§ TASK A
In the forum thread, how far from the target was shepsan standing when shooting the double and triple tap target?

§ DOCUMENT SECTION
:::

# 2.0



## wpp (Aug 19, 2017)

is there any love out here for the m&p 2.0 9mm, come on don't be bashful.:smt1099


----------



## berettatoter (Sep 1, 2011)

wpp said:


> is there any love out here for the m&p 2.0 9mm, come on don't be bashful.:smt1099


Hello and welcome! If I was not already so heavily invested in the M&P's that I already have, I would have the 2.0! :smt033


----------



## DesertDrifter29 (Sep 21, 2016)

*I have love for it!*

Love mine. First pic is after I put an Apex Flatty in it and the first one was right after I got it. The only other thing I did other than the trigger was throw some Trijicon HD XR's night sights on it.


----------



## shepsan (Jan 22, 2013)

My M2.0 has been flawless. Not a single failure for the first 2,000 rounds. Eats every brand, type and weight of ammo.
Is extremely accurate at defensive distances and fast on realignment after recoil.

I alternate it with a Shield9 depending on attire.

Attached is a double and triple tap target


----------



## Craigh (Jul 29, 2016)

That target helps a lot. Am I seeing powder burns on the paper. Was it a foot in front of the muzzle or was it 25 yards down range? 

I remember about a year ago at a public range. I saw a guy with his new Glock M19 and the target had to have been 6 feet in front of the muzzle. Later I asked him why. He said most of his practice with his new gun was at normal combat distances but that one last target was for posting online. LOL


----------



## shepsan (Jan 22, 2013)

It was neither. It was at 5 yards from the target, the distance I practice my defensive drills.

With my almost 90 year old eyes, I can hardly see 25 yards away less more than put hits on a target that distant.

The only time I produce powder burns on target is when I practice point-shooting drills. Then, I do start at arms length from the target and move backwards shooting and lifting my arms from my waist stopping at an isosceles stance until the magazine or magazines runs out.

If I do want to shoot at 25 yards or more, I use my Ruger9 PC Carbine with its Vortex Crossfire Red Dot mounted.

:::

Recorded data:
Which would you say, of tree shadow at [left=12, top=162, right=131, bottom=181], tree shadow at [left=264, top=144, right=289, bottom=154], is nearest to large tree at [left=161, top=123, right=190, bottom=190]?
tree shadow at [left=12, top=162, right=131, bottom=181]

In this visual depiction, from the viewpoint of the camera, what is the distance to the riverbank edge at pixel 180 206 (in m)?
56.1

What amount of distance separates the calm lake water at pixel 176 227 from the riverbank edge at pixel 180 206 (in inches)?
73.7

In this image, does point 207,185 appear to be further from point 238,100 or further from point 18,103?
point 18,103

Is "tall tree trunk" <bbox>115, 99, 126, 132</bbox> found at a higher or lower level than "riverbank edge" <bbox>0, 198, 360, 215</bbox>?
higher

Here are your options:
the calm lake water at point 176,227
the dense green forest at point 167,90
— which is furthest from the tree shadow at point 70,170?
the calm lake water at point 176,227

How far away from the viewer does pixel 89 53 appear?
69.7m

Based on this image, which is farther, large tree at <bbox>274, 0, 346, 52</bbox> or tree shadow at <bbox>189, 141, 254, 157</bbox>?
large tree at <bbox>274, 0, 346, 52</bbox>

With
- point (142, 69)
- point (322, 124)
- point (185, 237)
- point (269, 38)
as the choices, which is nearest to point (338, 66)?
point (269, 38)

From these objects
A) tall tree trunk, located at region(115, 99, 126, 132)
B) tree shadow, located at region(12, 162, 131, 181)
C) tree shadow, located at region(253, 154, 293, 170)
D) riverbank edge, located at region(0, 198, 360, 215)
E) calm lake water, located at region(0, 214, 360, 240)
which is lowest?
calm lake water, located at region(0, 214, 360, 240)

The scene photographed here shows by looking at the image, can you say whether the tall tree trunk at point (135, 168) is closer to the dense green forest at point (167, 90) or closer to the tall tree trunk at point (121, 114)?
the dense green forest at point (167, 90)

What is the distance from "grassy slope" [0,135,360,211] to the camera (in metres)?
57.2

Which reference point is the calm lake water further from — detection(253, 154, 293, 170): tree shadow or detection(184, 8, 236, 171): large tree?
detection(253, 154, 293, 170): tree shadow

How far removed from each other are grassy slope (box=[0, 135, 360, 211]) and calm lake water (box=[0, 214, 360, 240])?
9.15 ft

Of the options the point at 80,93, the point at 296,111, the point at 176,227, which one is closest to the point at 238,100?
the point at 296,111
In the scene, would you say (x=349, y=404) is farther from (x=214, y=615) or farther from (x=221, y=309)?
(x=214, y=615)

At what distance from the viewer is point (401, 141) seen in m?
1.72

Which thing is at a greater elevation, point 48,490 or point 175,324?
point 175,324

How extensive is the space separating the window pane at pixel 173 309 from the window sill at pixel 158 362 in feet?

:::

§ TASK B
Extract the lines of the recorded data entries word for word, beginning at the line that has "Of the options" and stopping after the final line of the entries.

§ RIGHT ANSWER A
5 yards.

§ RIGHT ANSWER B
Of the options the point at 80,93, the point at 296,111, the point at 176,227, which one is closest to the point at 238,100?
the point at 296,111
In the scene, would you say (x=349, y=404) is farther from (x=214, y=615) or farther from (x=221, y=309)?
(x=214, y=615)

At what distance from the viewer is point (401, 141) seen in m?
1.72

Which thing is at a greater elevation, point 48,490 or point 175,324?
point 175,324

How extensive is the space separating the window pane at pixel 173 309 from the window sill at pixel 158 362 in feet?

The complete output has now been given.